So 100 people need to shop at Amazon to equate to the bandwidth of one traveling dork with an old digital camera.
Metric well-chosen.
February 2nd, 2008 at 1:45 pm
It’s not so much the absolute bandwidth, but the variety of businesses being supported by these services. They are providing infrastructure for a LOT of companies, not the least of which is my own employer.
Also, they’ve inspired a host (no pun intended) of other companies that build either the same service or similar grid style infrastructure.
Sujal
PS. 1GB a quarter in pictures is a LOT… I suspect you’re at the high end of that range.. that’s gotta be about 200 pictures every 3 months? If I’m doing the math right.

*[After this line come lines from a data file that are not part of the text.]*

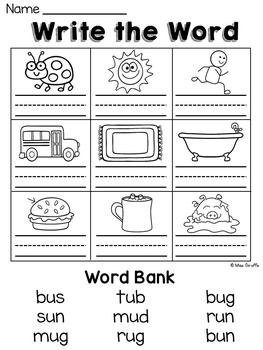 Short U Worksheets and Activities {NO PREP!} by Miss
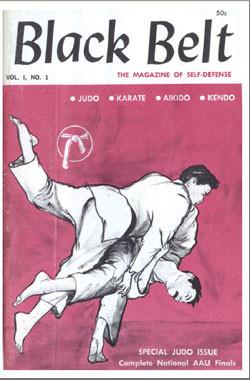 雑誌『Black Belt』。アメリカの総合格闘技情報誌。1961年にミトシ・ウエハラという日本人編集者によって創刊した雑誌。ウエハラという人物よく分からないがブルース・リーの本でアメリカでは有名な人物である。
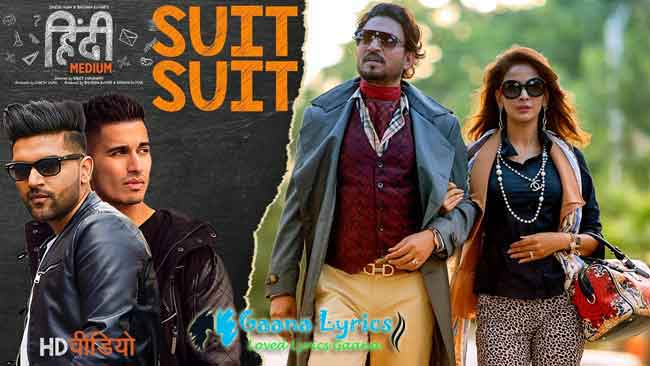 Tenu Suit Suit Karda Lyrics सूट करदा | Hindi Medium – Guru Randhawa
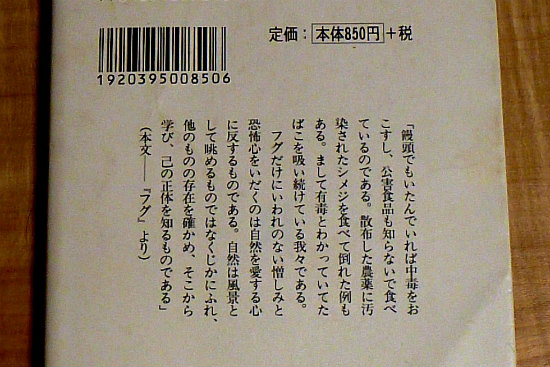 2016.07.24野外手帳2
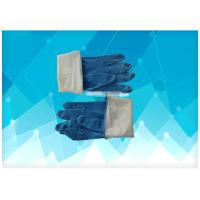 China Seamless Disposable Medical Gloves Full Finger Puncture Resistant Eco Friendly on sale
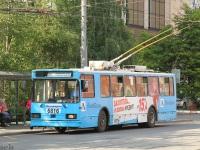 Москва. АКСМ-20101 №6816
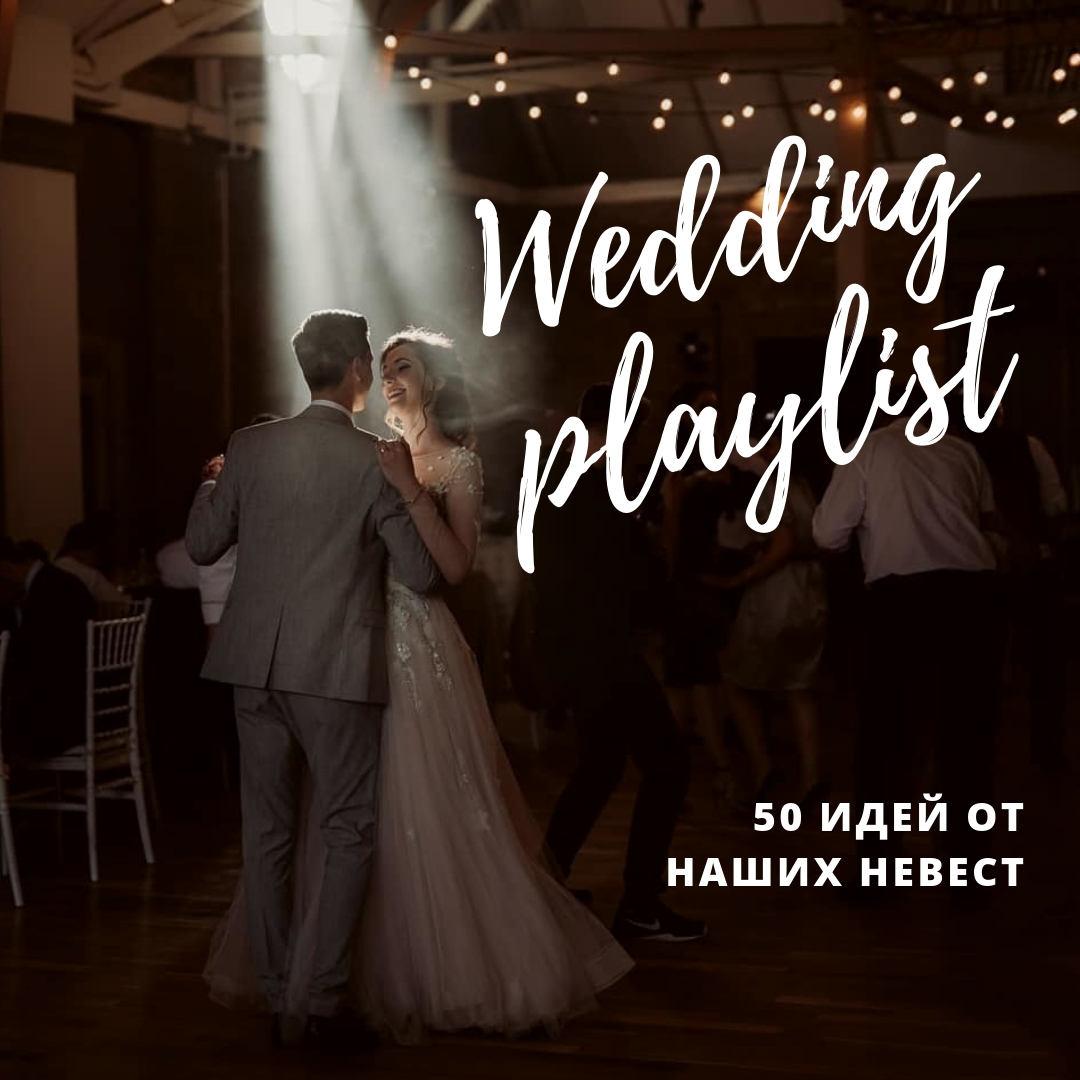 Плейлист на свадьбу: 50 идей от наших невест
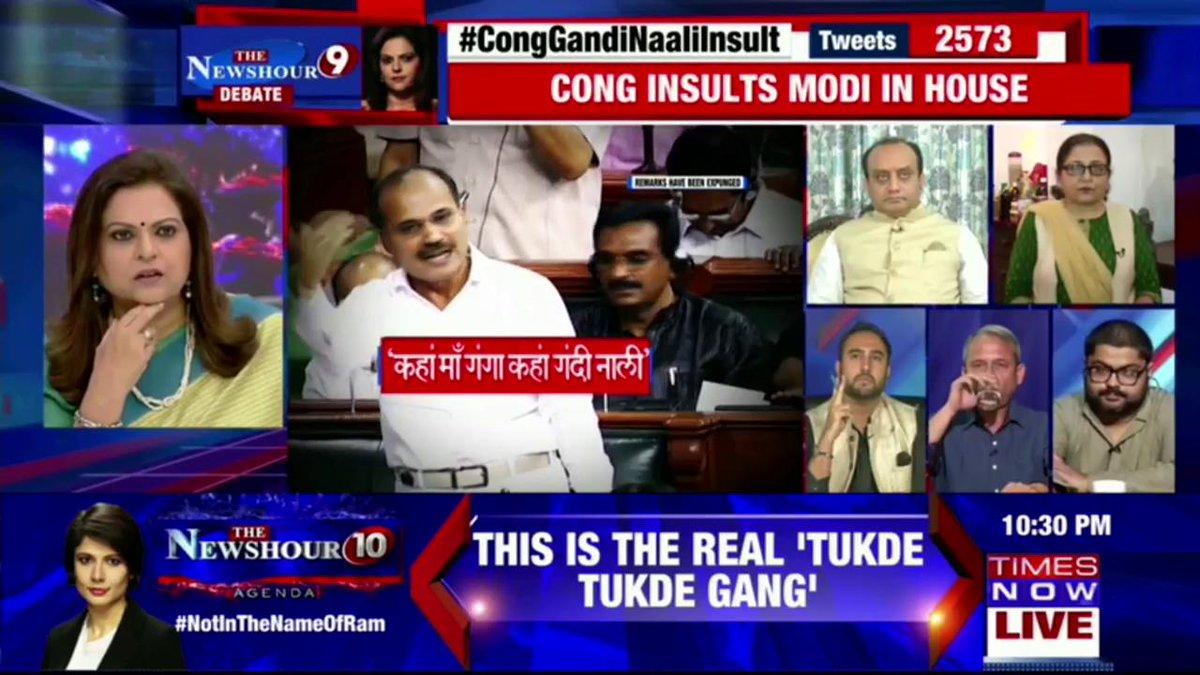 Adhir Ranjan Chowdhury has won more elections than PM Modi: @GargaC, Political Analyst, tells @navikakumar on @thenewshour. | #CongGandiNaaliInsult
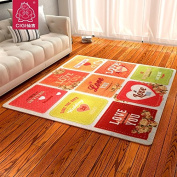 FQG . wedding square grid personality creative carpet shop living room bedroom study full of love carpet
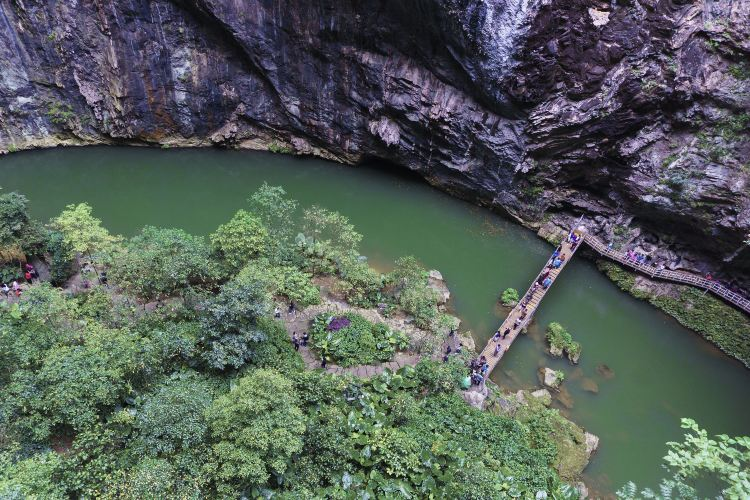 Yingde National Forest Park2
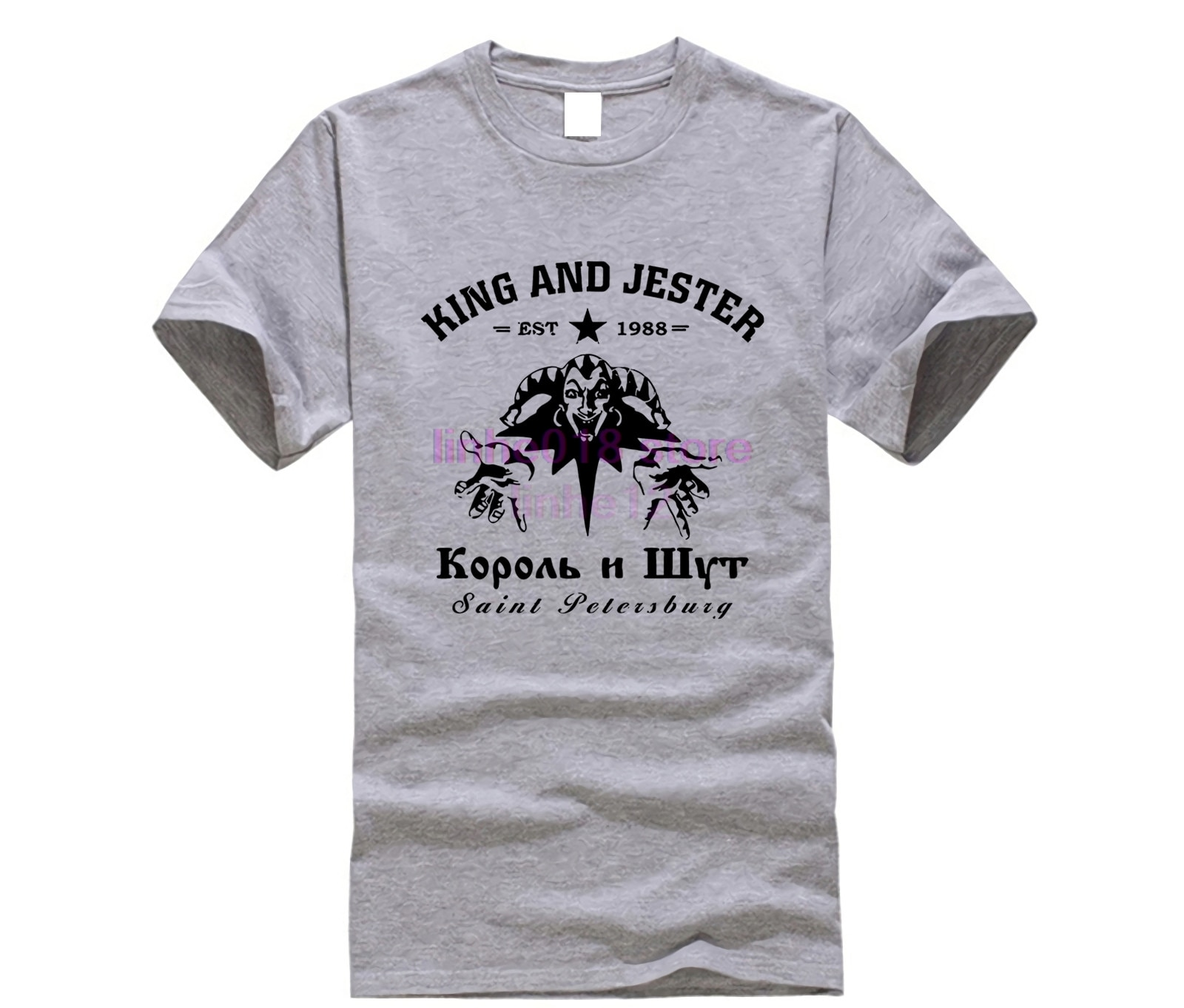 Envío Directo de camiseta de Korol ruso I Shut, camiseta de concierto para Fans de banda Punk Shock, camiseta de rey y bufón, camiseta de Rusia Rock mercancia
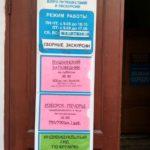 Ekskursii v Pskove 150x150 - Прогулка по Пскову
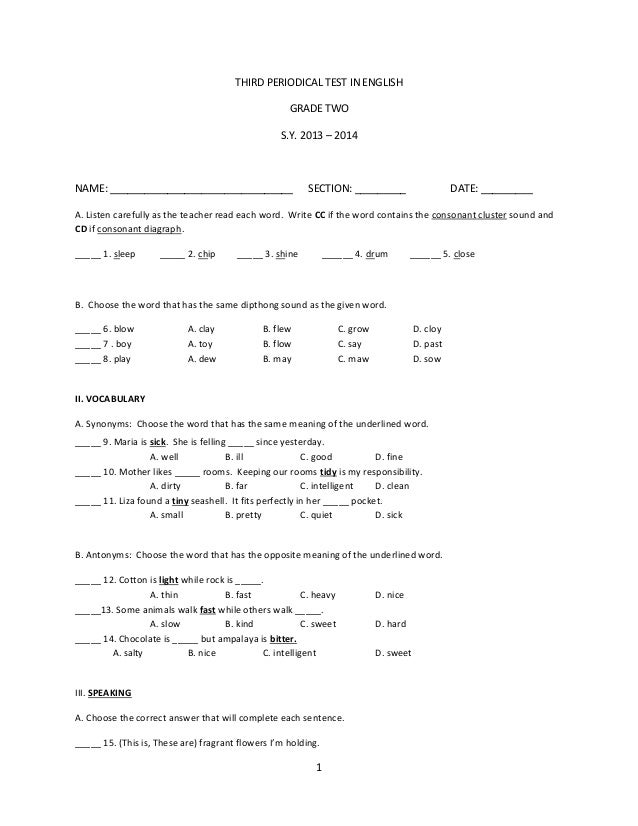 Worksheets Maths Grade 1 Test Paper k to 12 english grade 2 3rd periodical exam third test in two s y 2013 2014 name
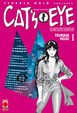 Cover of Cat's eye Complete Edition vol. 1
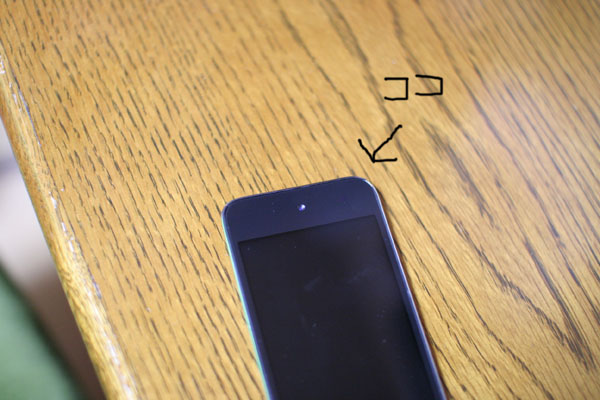 New iPod touch 到着_f0098083_6202262.jpg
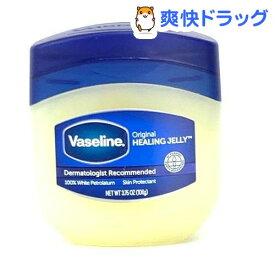 ヴァセリン ペトロリュームジェリー 保湿クリーム(106g)【ヴァセリン(Vaseline)】
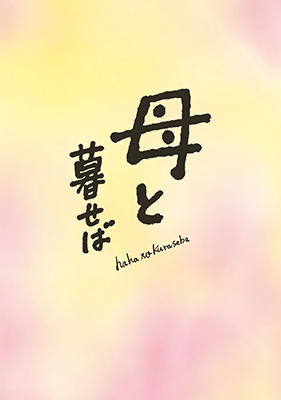 山田洋次/母と暮せば [Blu-ray Disc+DVD]<初回限定生産豪華版> [SHBR-0376]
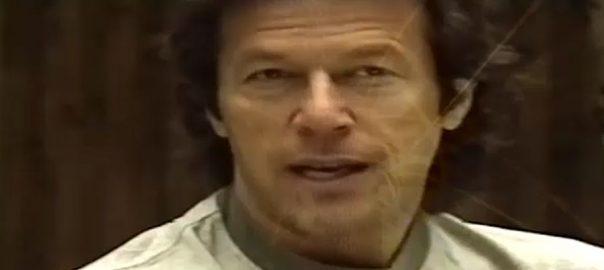 وزیراعظم ، عمران خان ، 67 ، برس ، سیاست ، کرکٹ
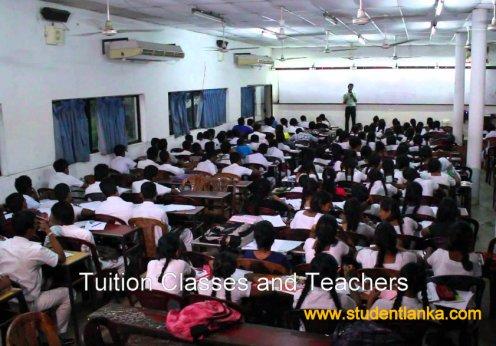 Tuition Teachers classes 2019 A/L sri lanka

February 2nd, 2008 at 1:46 pm
PS. Amazon page weight is around 100K per page without the externals, all of which aren’t hosted at Amazon anyway (they’re using Akamai as a CDN).
February 3rd, 2008 at 12:11 pm
Sujal, I definitely agree that Amazon web services is a fantastic platform. I’m very happy to see it taking off. When I was with a startup in 1997, we lamented the high cost of servers, and wished that we could just rent a little computing power from someone with a huge server farm, like the local utility.
As a contrarian pest, I can’t help but point out when someone is choosing convenient statistics.
200 is on the low end…we have been traveling very well the last 3-4 years, and I shoot about 30-50 keepers (100 shots total) per day in a new city/region.